Will the recent positive trend continue leading up to its next earnings release, or is Capital One due for a pullback? Before we dive into how investors and analysts have reacted as of late, let's take a quick look at its most recent earnings report in order to get a better handle on the important drivers.

Capital One Q3 Earnings and Revenues Beat, Costs Decline Y/Y

Capital One’s third-quarter 2020 adjusted earnings of $5.05 per share easily outpaced the Zacks Consensus Estimate of $1.99. Also, the figure was 52% above the year-ago quarter level.

The results reflect an improvement in non-interest income and lower expenses. Further, credit costs declined mainly due to reserve releases during the quarter. However, decline in loan balance and lower interest rates were headwinds.

After taking into consideration non-recurring items, net income available to common shareholders was $2.32 billion or $5.06 per share, up from $1.27 billion or $2.69 per share in the prior-year quarter.

Revenues Improve, Expenses Down

Total adjusted net revenues were $7.35 billion, up 3% from the prior-year quarter. The figure also beat the Zacks Consensus Estimate of $6.71 billion.

NII fell 3% from the prior-year quarter to $5.56 billion. NIM also declined 105 basis points (bps) to 5.68% due to lower yields on interest-earning assets.

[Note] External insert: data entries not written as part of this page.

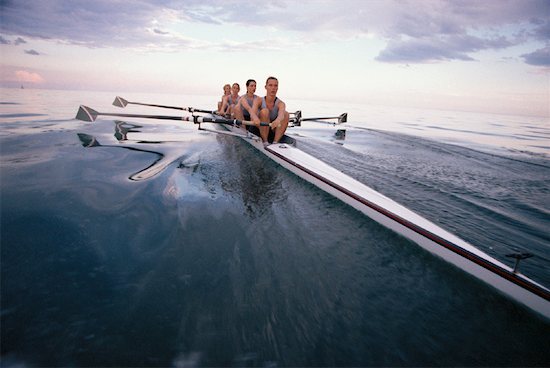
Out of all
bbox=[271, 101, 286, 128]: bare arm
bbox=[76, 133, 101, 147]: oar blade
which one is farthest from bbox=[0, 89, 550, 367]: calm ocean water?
bbox=[76, 133, 101, 147]: oar blade

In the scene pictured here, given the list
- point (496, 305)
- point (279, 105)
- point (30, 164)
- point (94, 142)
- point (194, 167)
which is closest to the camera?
point (496, 305)

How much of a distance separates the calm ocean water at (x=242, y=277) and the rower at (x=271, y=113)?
2.68 metres

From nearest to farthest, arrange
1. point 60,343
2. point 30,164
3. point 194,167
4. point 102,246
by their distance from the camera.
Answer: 1. point 60,343
2. point 102,246
3. point 30,164
4. point 194,167

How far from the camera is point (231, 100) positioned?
13.8 metres

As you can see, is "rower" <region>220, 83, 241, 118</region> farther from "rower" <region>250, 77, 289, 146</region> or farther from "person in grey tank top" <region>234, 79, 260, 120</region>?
"rower" <region>250, 77, 289, 146</region>

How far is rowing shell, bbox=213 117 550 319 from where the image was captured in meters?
2.13

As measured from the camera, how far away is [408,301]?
7.58 feet

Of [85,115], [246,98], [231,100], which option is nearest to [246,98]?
[246,98]

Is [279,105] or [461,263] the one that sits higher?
[279,105]

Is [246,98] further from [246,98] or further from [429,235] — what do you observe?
[429,235]

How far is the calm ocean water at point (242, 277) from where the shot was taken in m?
1.82

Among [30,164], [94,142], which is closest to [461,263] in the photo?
[30,164]

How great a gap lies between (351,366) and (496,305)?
1571 millimetres

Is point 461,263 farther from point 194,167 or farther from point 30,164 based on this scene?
point 30,164
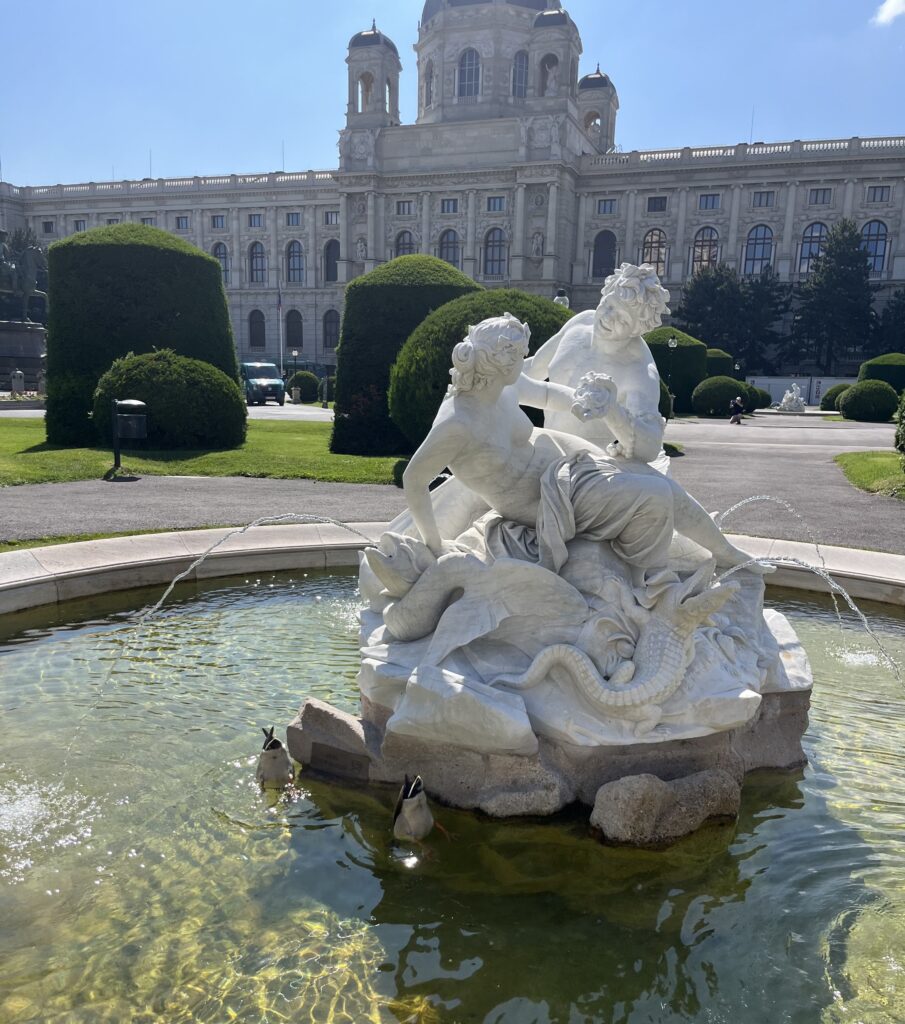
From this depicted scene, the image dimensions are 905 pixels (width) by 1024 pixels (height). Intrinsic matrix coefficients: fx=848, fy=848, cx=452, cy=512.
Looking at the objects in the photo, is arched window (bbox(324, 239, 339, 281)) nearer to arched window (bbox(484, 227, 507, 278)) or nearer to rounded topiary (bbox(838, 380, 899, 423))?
arched window (bbox(484, 227, 507, 278))

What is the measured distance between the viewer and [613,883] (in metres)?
3.10

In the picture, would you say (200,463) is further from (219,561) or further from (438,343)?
(219,561)

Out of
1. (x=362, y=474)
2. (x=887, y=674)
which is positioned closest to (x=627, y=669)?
(x=887, y=674)

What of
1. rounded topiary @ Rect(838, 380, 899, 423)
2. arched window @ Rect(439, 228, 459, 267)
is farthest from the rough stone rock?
arched window @ Rect(439, 228, 459, 267)

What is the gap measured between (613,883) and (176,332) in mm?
16392

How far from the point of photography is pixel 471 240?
5622 centimetres

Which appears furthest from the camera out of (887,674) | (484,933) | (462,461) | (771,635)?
(887,674)

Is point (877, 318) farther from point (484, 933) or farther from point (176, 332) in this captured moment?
point (484, 933)

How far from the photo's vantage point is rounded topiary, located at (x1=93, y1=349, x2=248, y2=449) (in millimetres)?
15430

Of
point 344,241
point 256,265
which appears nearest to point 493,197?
point 344,241

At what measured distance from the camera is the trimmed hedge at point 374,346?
53.8 feet

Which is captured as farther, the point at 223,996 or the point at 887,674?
the point at 887,674

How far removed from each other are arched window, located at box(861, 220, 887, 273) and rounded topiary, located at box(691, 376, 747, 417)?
25582mm

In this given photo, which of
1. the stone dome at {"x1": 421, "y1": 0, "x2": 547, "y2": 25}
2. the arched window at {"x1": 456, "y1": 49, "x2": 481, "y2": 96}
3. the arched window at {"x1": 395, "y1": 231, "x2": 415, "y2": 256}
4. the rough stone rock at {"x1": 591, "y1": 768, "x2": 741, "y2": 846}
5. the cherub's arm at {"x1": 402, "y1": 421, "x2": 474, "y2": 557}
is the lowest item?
the rough stone rock at {"x1": 591, "y1": 768, "x2": 741, "y2": 846}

Non-interest income of $1.83 billion jumped 49% from the prior-year quarter.

Non-interest expenses were $3.55 billion, down 8% from the year-ago number. Rise in other costs, and salaries and associate benefit expenses were more than offset by fall in marketing costs and amortization of intangibles.

Efficiency ratio was 48.07%, down from 55.64% in the year-ago quarter. A fall in efficiency ratio indicates improvement in profitability.

As of Sep 30, 2020, loans held for investment were $248.2 billion, down 1% from the prior quarter. Total deposits, as of the same date, were on par sequentially at $305.7 billion.

Credit Quality: Mixed Bag

Provision for credit losses plunged 76% on a year-over-year basis to $331 million. The fall was largely due to $742 million reserve release. Further, the 30-plus day performing delinquency rate declined 131 bps to 1.97%.

However, allowance, as a percentage of reported loans held for investment was 6.50%, up 368 bps. Also, net charge-off rate decreased 10 bps year over year to 2.38%.

Capital Ratios Improve

As of Sep 30, 2020, Tier 1 risk-based capital ratio was 14.8%, up from 14.4% a year ago. Further, common equity Tier 1 capital ratio was 13% as of Sep 30, 2020, up from 12.5% as of Sep 30, 2019.

Outlook

The company expects to redeem its outstanding preferred stock Series F in the fourth quarter of 2020. This will result in a one-time charge, which will likely reduce net income available to common shareholders by $17 million in the quarter.

How Have Estimates Been Moving Since Then?

In the past month, investors have witnessed an upward trend in estimates review. The consensus estimate has shifted 47.51% due to these changes.

VGM Scores

Currently, Capital One has a nice Growth Score of B, however its Momentum Score is doing a bit better with an A. Following the exact same course, the stock was allocated a grade of A on the value side, putting it in the top quintile for this investment strategy.

Overall, the stock has an aggregate VGM Score of A. If you aren't focused on one strategy, this score is the one you should be interested in.

Outlook

Estimates have been trending upward for the stock, and the magnitude of these revisions looks promising. Notably, Capital One has a Zacks Rank #3 (Hold). We expect an in-line return from the stock in the next few months.